» YOUR INSTRUCTIONS:
Omit every picture while repeating the entries exactly.

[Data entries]
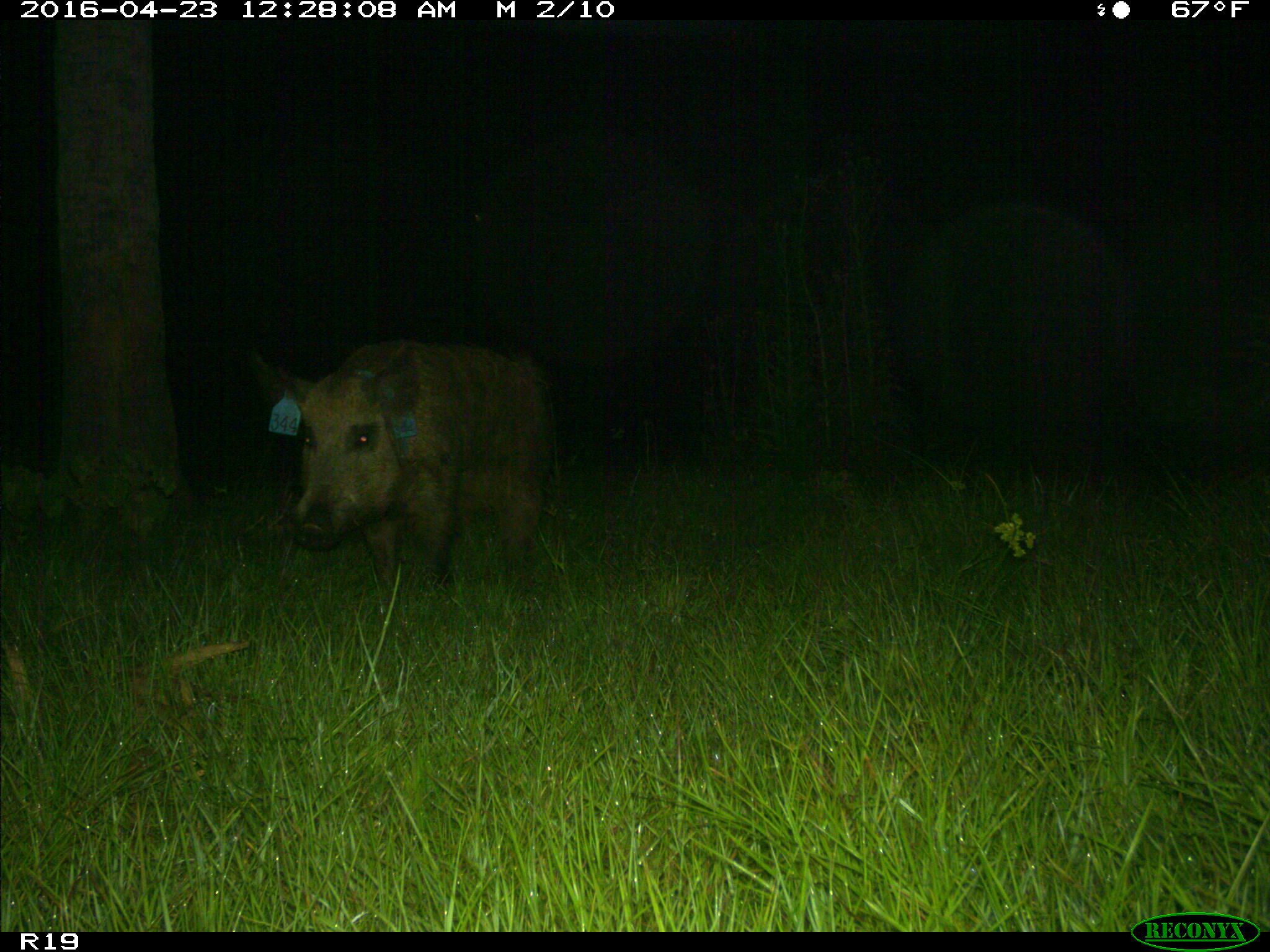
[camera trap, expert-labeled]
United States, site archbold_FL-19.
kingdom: Animalia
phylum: Chordata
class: Mammalia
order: Artiodactyla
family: Suidae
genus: Sus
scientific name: Sus scrofa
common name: wild boar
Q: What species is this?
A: Sus scrofa (wild boar).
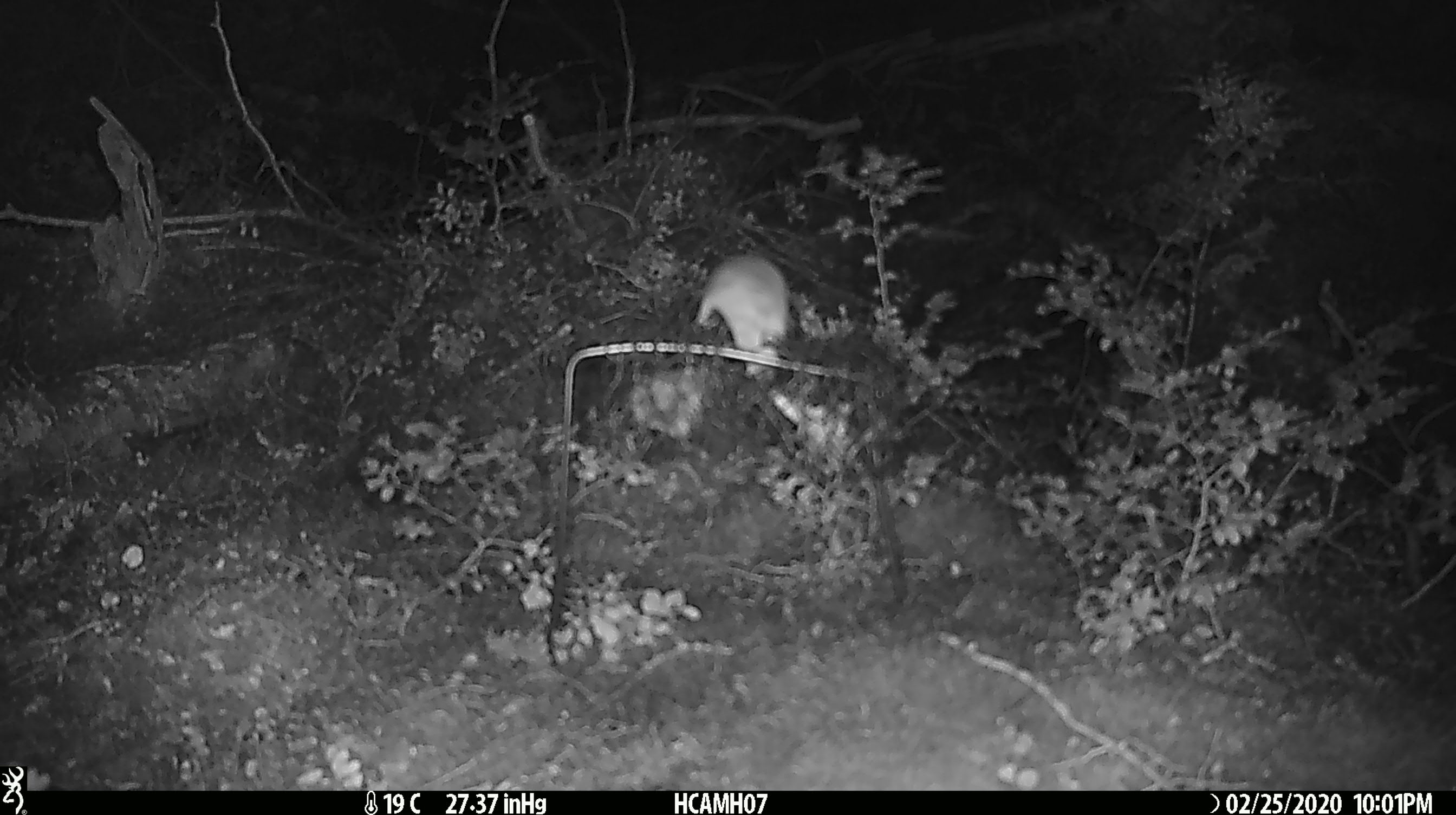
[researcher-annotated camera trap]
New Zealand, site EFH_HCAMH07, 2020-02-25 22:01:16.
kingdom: Animalia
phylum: Chordata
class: Mammalia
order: Rodentia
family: Muridae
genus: Mus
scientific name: Mus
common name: mouse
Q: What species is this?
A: Mouse (Mus).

» RESULT OF THIS TASK:
[camera trap, expert-labeled]
United States, site archbold_FL-19.
kingdom: Animalia
phylum: Chordata
class: Mammalia
order: Artiodactyla
family: Suidae
genus: Sus
scientific name: Sus scrofa
common name: wild boar
Q: What species is this?
A: Sus scrofa (wild boar).
[researcher-annotated camera trap]
New Zealand, site EFH_HCAMH07, 2020-02-25 22:01:16.
kingdom: Animalia
phylum: Chordata
class: Mammalia
order: Rodentia
family: Muridae
genus: Mus
scientific name: Mus
common name: mouse
Q: What species is this?
A: Mouse (Mus).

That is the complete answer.